Birth Control Nobody Talks About

There’s a good reason why the pill is the most popular method of birth control in the United States: It’s really good at preventing pregnancy (when taken correctly, it’s up to 99.9% effective). But family planning is not the only benefit of hormonal birth control.

In fact, out of the 11.2 million American women who take the pill, about 14% of them (or roughly 1.5 million) take it only for non-contraceptive reasons. Another 58% of women use it partly for non-contraceptive reasons, according to 2011 research from the Guttmacher Institute. (And with male birth control now a step closer to reality, that number may rise even more in the future.)

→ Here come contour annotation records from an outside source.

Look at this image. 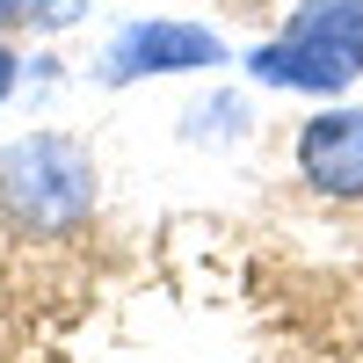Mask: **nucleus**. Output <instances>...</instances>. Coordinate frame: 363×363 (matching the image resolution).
<instances>
[{
  "mask_svg": "<svg viewBox=\"0 0 363 363\" xmlns=\"http://www.w3.org/2000/svg\"><path fill=\"white\" fill-rule=\"evenodd\" d=\"M247 73L255 87L342 102L363 80V0H298L277 37L247 51Z\"/></svg>",
  "mask_w": 363,
  "mask_h": 363,
  "instance_id": "f257e3e1",
  "label": "nucleus"
},
{
  "mask_svg": "<svg viewBox=\"0 0 363 363\" xmlns=\"http://www.w3.org/2000/svg\"><path fill=\"white\" fill-rule=\"evenodd\" d=\"M225 37L211 22L189 15H131L95 58L102 87H131V80H182V73H218L225 66Z\"/></svg>",
  "mask_w": 363,
  "mask_h": 363,
  "instance_id": "7ed1b4c3",
  "label": "nucleus"
},
{
  "mask_svg": "<svg viewBox=\"0 0 363 363\" xmlns=\"http://www.w3.org/2000/svg\"><path fill=\"white\" fill-rule=\"evenodd\" d=\"M95 211V153L73 131H22L0 145V218L29 240H66Z\"/></svg>",
  "mask_w": 363,
  "mask_h": 363,
  "instance_id": "f03ea898",
  "label": "nucleus"
},
{
  "mask_svg": "<svg viewBox=\"0 0 363 363\" xmlns=\"http://www.w3.org/2000/svg\"><path fill=\"white\" fill-rule=\"evenodd\" d=\"M15 22H22V0H0V37H8Z\"/></svg>",
  "mask_w": 363,
  "mask_h": 363,
  "instance_id": "0eeeda50",
  "label": "nucleus"
},
{
  "mask_svg": "<svg viewBox=\"0 0 363 363\" xmlns=\"http://www.w3.org/2000/svg\"><path fill=\"white\" fill-rule=\"evenodd\" d=\"M22 87V58H15V44L0 37V109H8V95Z\"/></svg>",
  "mask_w": 363,
  "mask_h": 363,
  "instance_id": "423d86ee",
  "label": "nucleus"
},
{
  "mask_svg": "<svg viewBox=\"0 0 363 363\" xmlns=\"http://www.w3.org/2000/svg\"><path fill=\"white\" fill-rule=\"evenodd\" d=\"M95 0H22V22L37 29V37H66L73 22H87Z\"/></svg>",
  "mask_w": 363,
  "mask_h": 363,
  "instance_id": "39448f33",
  "label": "nucleus"
},
{
  "mask_svg": "<svg viewBox=\"0 0 363 363\" xmlns=\"http://www.w3.org/2000/svg\"><path fill=\"white\" fill-rule=\"evenodd\" d=\"M298 182L327 203H363V109L356 102H327L298 124Z\"/></svg>",
  "mask_w": 363,
  "mask_h": 363,
  "instance_id": "20e7f679",
  "label": "nucleus"
}]
</instances>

Ultimately, the best type of birth control for you will probably depend on multiple factors, says Beatrice Chen, MD, an assistant professor of obstetrics, gynecology, and reproductive services at the University of Pittsburgh. If you’re thinking of making a contraceptive switch, though, here are seven benefits of being on the pill.

 

Your skin might clear up

About 14% of women take oral contraceptives in part to get rid of their acne, according to the Guttmacher survey. Doctors often prescribe combination birth control pills (which are the most common type and contain both estrogen and progestin) because they can lower the body’s levels of androgen, a hormone that helps produce oils in the skin, says Dr. Chen. One 2011 review by the Cochrane Collaboration found that since combination birth control pills can reduce the amount and severity of breakouts, they might be a good option for women who want a contraceptive and are trying to clear up their skin, too.

 

Your periods may get a lot less painful

More than half of women who get their periods experience at least one or two days of pain during their cycle, according to the American Congress of Obstetricians and Gynecologists. That could be why 31% of women who use the pill partly rely on it to help relieve menstrual cramps or pain. Birth control pills reduce the amount of prostaglandins that the body produces, explains Dr. Chen. That, in turn, prevents the lining of the womb from thickening, which results in lighter periods.

 

They may get more regular, too

Your weight, medications, stress, and other health conditions can mess with your period, and even a healthy woman may not get her period at the exact same time every month; the average cycle is 28 days, but anywhere between 24 and 31 days is considered normal. Taking the pill can help make your period more predictable. With most birth control pills, you take 21 days of hormone-containing pills, followed by seven days of placebo pills. During the placebo week, the break from synthetic hormones triggers bleeding that mimics a period. (Note: spotting between placebo weeks isn’t unusual within the first three months of starting a new type of pill, and can also happen when you miss pills or fail to take them at the same time every day.)